Maybe it’s finally time to give up.

I stand in the shower, in the slimy motel steam, until my fingers are crushed velvet, and when I come out, Jane is in bed, lights out, eyes closed. The rainforest drum and sizzle seem to follow me and I realize the desert sky is pouring outside. Today was a hot, still day, dry and dusty, with that waiting tension in the air, the familiar electrons-humming-in-wires tension like before the first note of every gig, the dull tension that is now being washed away by this western rain, no same old New York drizzle, but pounding big drops of rain, much much bigger than tears.

As I stand naked in darkness, holding the drape aside, staring out at the wet street, Jane comes up behind me.
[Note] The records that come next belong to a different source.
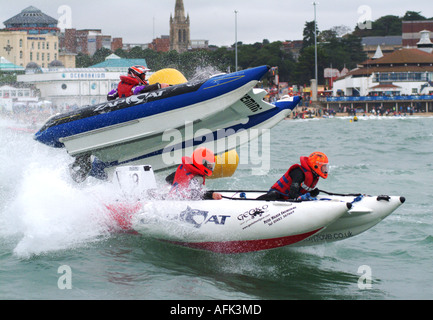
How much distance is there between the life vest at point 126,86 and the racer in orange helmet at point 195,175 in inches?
116

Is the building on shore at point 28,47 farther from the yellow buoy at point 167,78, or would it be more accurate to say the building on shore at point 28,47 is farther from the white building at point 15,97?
the yellow buoy at point 167,78

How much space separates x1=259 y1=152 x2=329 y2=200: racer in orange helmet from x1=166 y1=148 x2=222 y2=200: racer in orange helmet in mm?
794

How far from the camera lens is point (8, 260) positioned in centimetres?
858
She wraps her arms around my stomach, presses her breasts against my back, and whispers, “Come to bed with me?”

“I’m not tired.” I don’t turn.

“I know. Let me feel some of that energy.” She strokes my chest.

“I feel like taking a walk.”

“But it’s raining.”

“Right.”

I feel her smile; her cheek rests on my shoulder blade. She sighs and murmurs, “Boy, are you a piece a work.”

My breath goes out with a sound like opening a beer can. It’s sarcastic and dismissive, like I hoped. Her face lifts from my back and her voice goes sharp. “Wes, give yourself a break, for God’s sake.”

So maybe I’m finally getting to her. She’s been slow; with other women it was always fast work, boom bam, woman gone, me alone again, bitter drunk. But that was before.

For a blink she’s ice, but then she melts, touches me, her voice a whisper, low and smooth. “You know, I get so hot watching you play, the way you hold your...”

“Yeah, yeah, man and his tools. Everything gets you hot.” I forcefully remove her long arms from around me. “I’m going out.”

I get dressed; Jane doesn’t move. I feel something, maybe good, tough anyway, leaving her flat. This is not the first time. She stands there naked, not sure what to do with her hands so she hugs herself, a tall girl with big sad eyes, looking at the wall, at vacation romance fading, a film’s end, black. I button my shirt, slow fingers moving up like I’m playing a ballad on worn brass keys.

I remember there was a little of her look, the lonely part of her look, in those wide eyes the night I first saw her in the little club on Second Street in Jersey City, watching me solo. Those eyes were lighthouse beacons piercing the smoke, headlights in the fog bearing down on me, a truck, a train of trucks, roaring like wind through misty midnight straight at me, me and my rambling solo, and suddenly I was caught, pinned in the glare, so self-conscious, every fingering suddenly suspect, my stance pretentious, my breathing so obviously faulty, and I closed my eyes and prayed, closed my eyes and fell away from that wide pure stare into the rhythm, and breathed, and finished okay. As Joey began his piano riff, I opened my eyes to meet hers, wide again but with a little smile, a shy smile, no more trucks in the fog, just a girl, and she clapped her hands, and I made a small bow, and then I watched her move through pools of light and smoke, moving like a young racehorse, all legs, long legs rolling from the hip joint, the young awkwardness of big feet, big hands, big shy head, eyes down as she moved through the dimness in long steps, all odd grace, all awkward pieces joined into smooth flow, big eyes glancing at me once more from the bar, and I knew I’d see her after that set, and after that night.

Now, here, my hand is on the door. She’s looking away.